*** Begin section ***

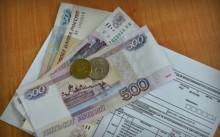 Оформление субсидий на оплату ЖКХ — пошаговая инструкция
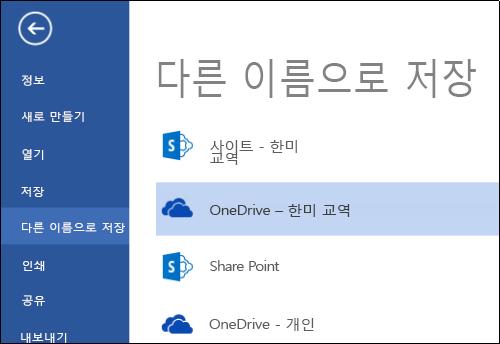 파일을 열거나 저장하는 경우의 비즈니스용 OneDrive 폴더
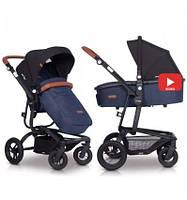 Детская универсальная коляска 2в1 EasyGo Soul Air Denim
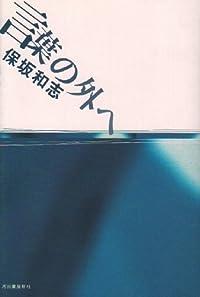 保坂和志『言葉の外へ』の表紙画像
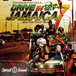 Drive In Jamaica 7 / Mixed by SPIRAL SOUND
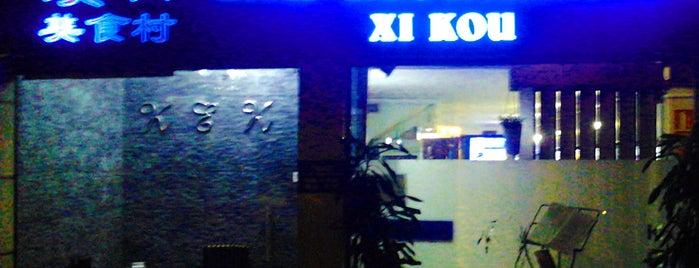 XiKou is one of Lieux qui ont plu à Dat.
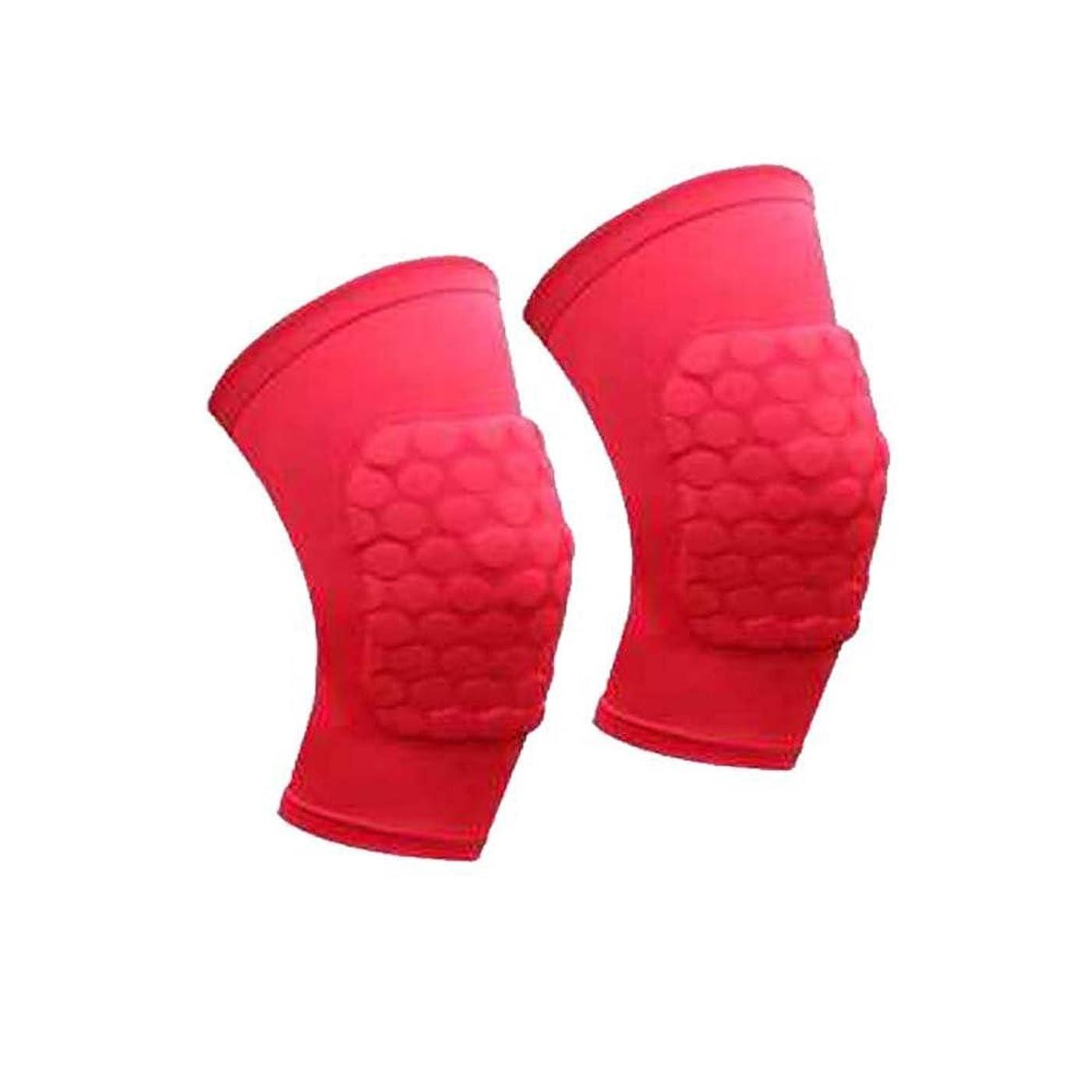 説得クラックスペシャリスト膝パッドは、痛みの保護パッドを解放する膝のブレースプロテクター(赤)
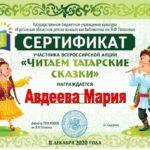 сертификат татарские сказки Авдеева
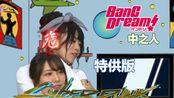 [BanG Dream!]邦邦(中之人)特供版赛博朋克2077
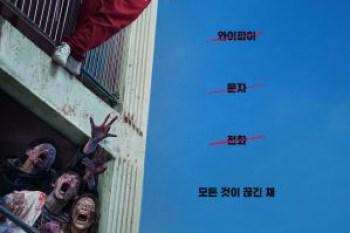 活著 韓國電影海報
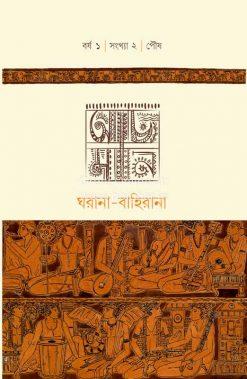 Achaman volume 1 issue 2 (Paush): Gharana Bahirana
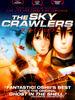 Sky Crawlers : l'Armée du Ciel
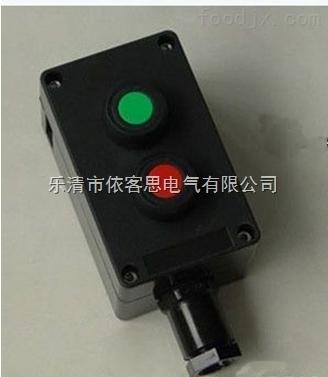 依客思BZA8050-A3防爆防腐控制按钮大批量现货直供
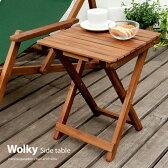 送料無料 テーブル 折りたたみテーブル ガーデンテーブル 木製 折りたたみ ベランダ ガーデンファニチャー 完成品 サイドテーブル 屋外 庭 テラス アウトドア Wolky side table(ウォルキーサイドテーブル)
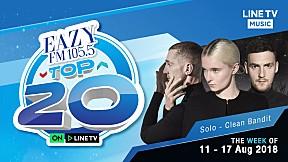 EAZY TOP 20 Weekly Update   2018-08-19
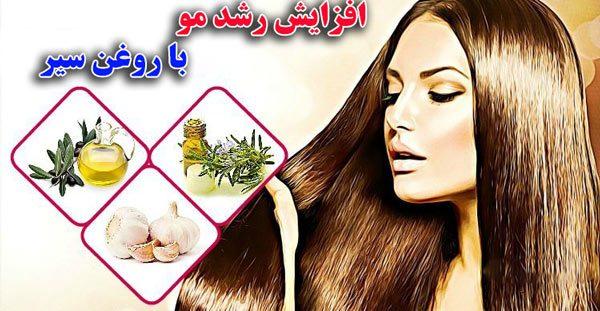 روغنی برای افزایش رشد مو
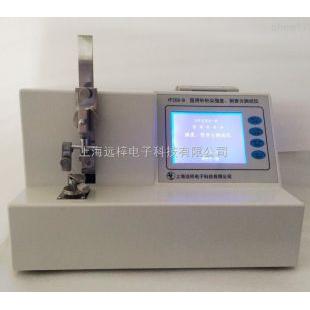 专业测试医用针针尖强度、刺穿力测试仪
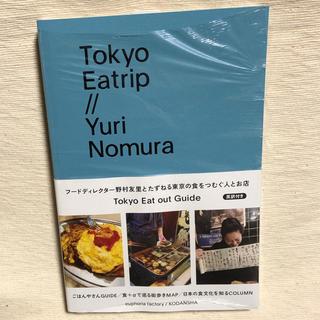 コウダンシャ(講談社)のTokyo Eatrip トーキョー・イートリップ 単行本(地図/旅行ガイド)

*** End section ***

YOUR INSTRUCTIONS:
The lines from the one containing "сертификат татарские сказки Авдеева" to the last line of the records, both included: print exactly those and nothing else, leaving out any pictures.

TASK SOLUTION:
 сертификат татарские сказки Авдеева
 [BanG Dream!]邦邦(中之人)特供版赛博朋克2077
 活著 韓國電影海報
 Achaman volume 1 issue 2 (Paush): Gharana Bahirana
 Sky Crawlers : l'Armée du Ciel
 依客思BZA8050-A3防爆防腐控制按钮大批量现货直供
 送料無料 テーブル 折りたたみテーブル ガーデンテーブル 木製 折りたたみ ベランダ ガーデンファニチャー 完成品 サイドテーブル 屋外 庭 テラス アウトドア Wolky side table(ウォルキーサイドテーブル)
 EAZY TOP 20 Weekly Update   2018-08-19
 روغنی برای افزایش رشد مو
 专业测试医用针针尖强度、刺穿力测试仪
 コウダンシャ(講談社)のTokyo Eatrip トーキョー・イートリップ 単行本(地図/旅行ガイド)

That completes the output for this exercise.